[Bloat] Some updates on hacking on AQMS

Dave Taht dave.taht at gmail.com
Thu Jun 9 10:01:26 EDT 2011

I'm going to make some notes against my original posting 'Some notes
on hacking on AQM's' here, because in less than a day, much progress
been made.

On Wed, Jun 8, 2011 at 6:12 AM, Dave Taht <dave.taht at gmail.com> wrote:
> So in addition to hacking on the switch, I've been poking into the behavior of multiple AQM systems in the kernel


> Some notes:
> There are as many philosophies to AQM as there are shapers and classifiers.
> None of the Linux shaper scripts in the field handle ipv6 traffic.

I've got some fixes for this in the 3 (soon to be 4) shapers I'm playing with.

According to the netfilter guys, DDR scheduling + HFSC is the new
'hotness', and I was supplied a script that uses it... (which I think
was noted in the previous thread, if it was private email, I'll

I have not (as yet) patched DDR support into the openwrt testbed.

> HTB is the most commonly used qdisc, handles it's bandwidth limits by packet
> drop
> and doesn't do ECN. It's usually used in conjunction with other qdiscs, too.
> An explanation of how diffserv (dsmark) and GRED are supposed to play ball
> together
> (starting here: http://www.opalsoft.net/qos/DS-27.htm) is so amazingly not
> opaque.
> SFB remains promising, but until I get a ported tc for it,
> I can't play with it much.

Next week iproute2-2.6.39 may be released, and I'll slam it into
openwrt, assuming it can be made to work with

> SFQ is the second most commonly used qdisc, but doesn't balance in ways ESFQ
> could.
> ESFQ really looked like a winner and I'm sorry it never made the mainline
> kernel.

● ● ●

### Requirement A
Transcribe the passage of the AQM hacking post starting with "I've got some" and going on through "the openwrt testbed.".
The post and the records are unrelated material.

### Provided data
● ● ●

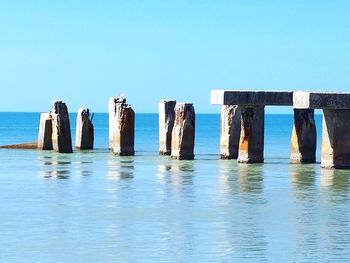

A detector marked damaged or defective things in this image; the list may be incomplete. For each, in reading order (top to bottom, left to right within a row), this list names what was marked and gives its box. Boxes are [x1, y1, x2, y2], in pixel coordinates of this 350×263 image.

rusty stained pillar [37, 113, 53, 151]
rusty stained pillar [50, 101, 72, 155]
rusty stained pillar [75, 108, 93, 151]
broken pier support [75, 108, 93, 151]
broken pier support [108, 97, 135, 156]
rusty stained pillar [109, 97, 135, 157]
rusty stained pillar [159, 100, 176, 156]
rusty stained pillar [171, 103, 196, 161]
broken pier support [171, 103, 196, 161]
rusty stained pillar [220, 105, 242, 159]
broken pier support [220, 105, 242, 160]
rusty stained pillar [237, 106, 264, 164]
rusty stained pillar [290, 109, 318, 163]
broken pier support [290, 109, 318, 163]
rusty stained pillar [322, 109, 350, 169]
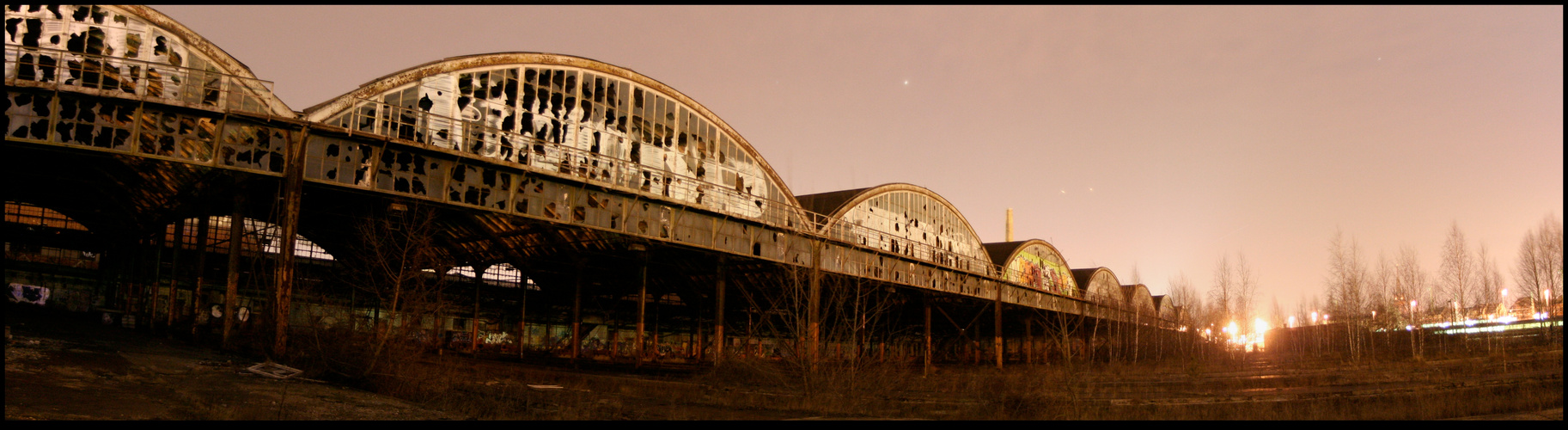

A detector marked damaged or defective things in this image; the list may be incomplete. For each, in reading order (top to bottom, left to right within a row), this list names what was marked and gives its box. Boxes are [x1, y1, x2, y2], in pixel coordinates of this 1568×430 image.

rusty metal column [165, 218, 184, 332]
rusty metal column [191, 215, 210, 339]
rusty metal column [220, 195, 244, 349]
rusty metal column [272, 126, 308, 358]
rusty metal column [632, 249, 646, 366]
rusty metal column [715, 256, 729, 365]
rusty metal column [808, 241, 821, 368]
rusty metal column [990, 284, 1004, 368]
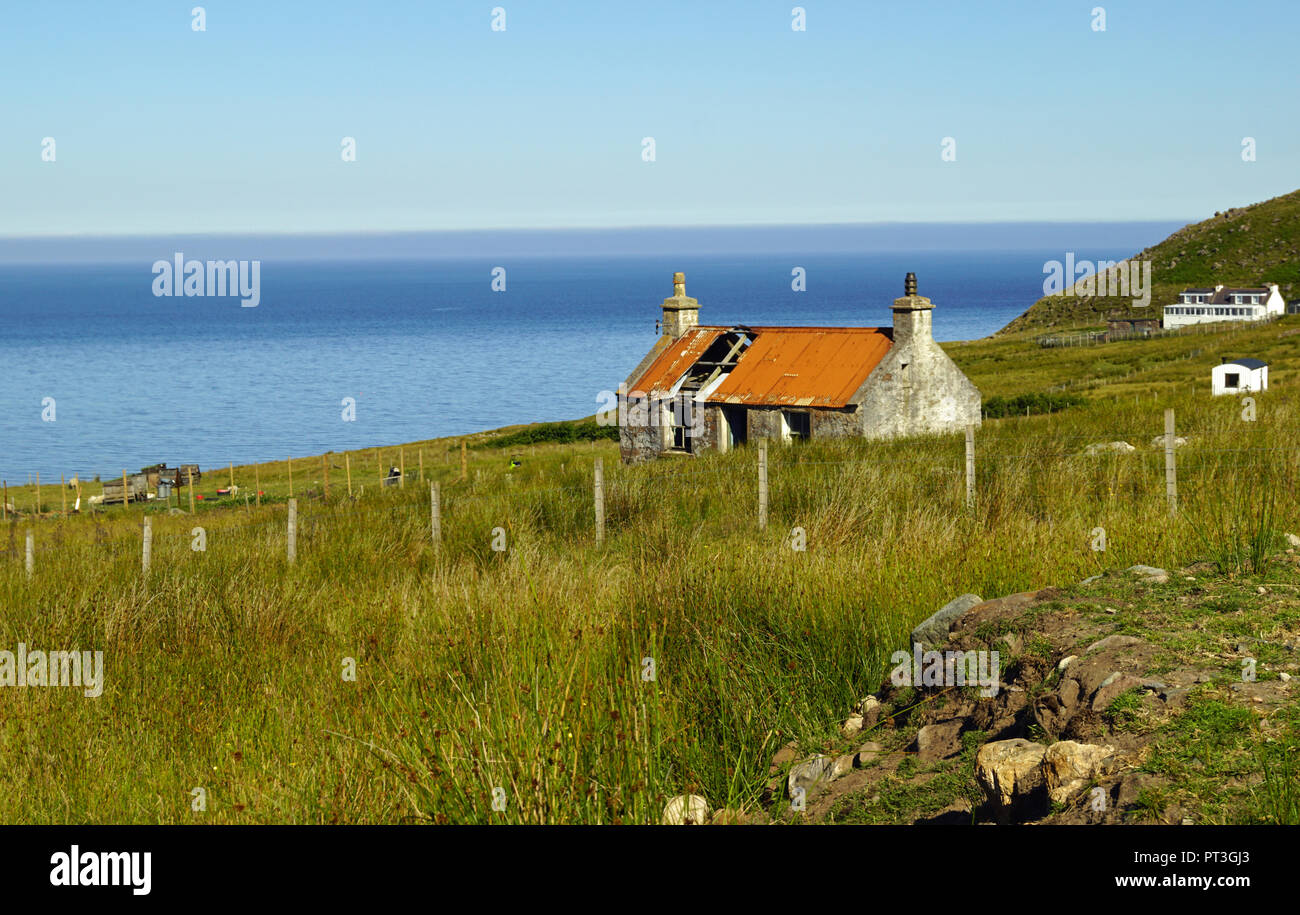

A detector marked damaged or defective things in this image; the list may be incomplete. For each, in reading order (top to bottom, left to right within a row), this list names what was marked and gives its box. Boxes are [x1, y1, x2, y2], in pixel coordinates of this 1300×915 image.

● ● ●

### Requirement B
Restate the records word for word, starting with the line containing "this 1568×430 image." and going on through the end of the records. Leave the pictures out of your answer.

### Complete answer A
I've got some fixes for this in the 3 (soon to be 4) shapers I'm playing with.

According to the netfilter guys, DDR scheduling + HFSC is the new
'hotness', and I was supplied a script that uses it... (which I think
was noted in the previous thread, if it was private email, I'll

I have not (as yet) patched DDR support into the openwrt testbed.

### Complete answer B
A detector marked damaged or defective things in this image; the list may be incomplete. For each, in reading order (top to bottom, left to right within a row), this list names what was marked and gives its box. Boxes are [x1, y1, x2, y2], in pixel coordinates of this 1568×430 image.

rusty metal column [165, 218, 184, 332]
rusty metal column [191, 215, 210, 339]
rusty metal column [220, 195, 244, 349]
rusty metal column [272, 126, 308, 358]
rusty metal column [632, 249, 646, 366]
rusty metal column [715, 256, 729, 365]
rusty metal column [808, 241, 821, 368]
rusty metal column [990, 284, 1004, 368]

A detector marked damaged or defective things in this image; the list may be incomplete. For each, in reading order (top to bottom, left to right within a row), this list names what was marked and gives its box. Boxes are [x1, y1, x2, y2], in pixel coordinates of this 1300×915 image.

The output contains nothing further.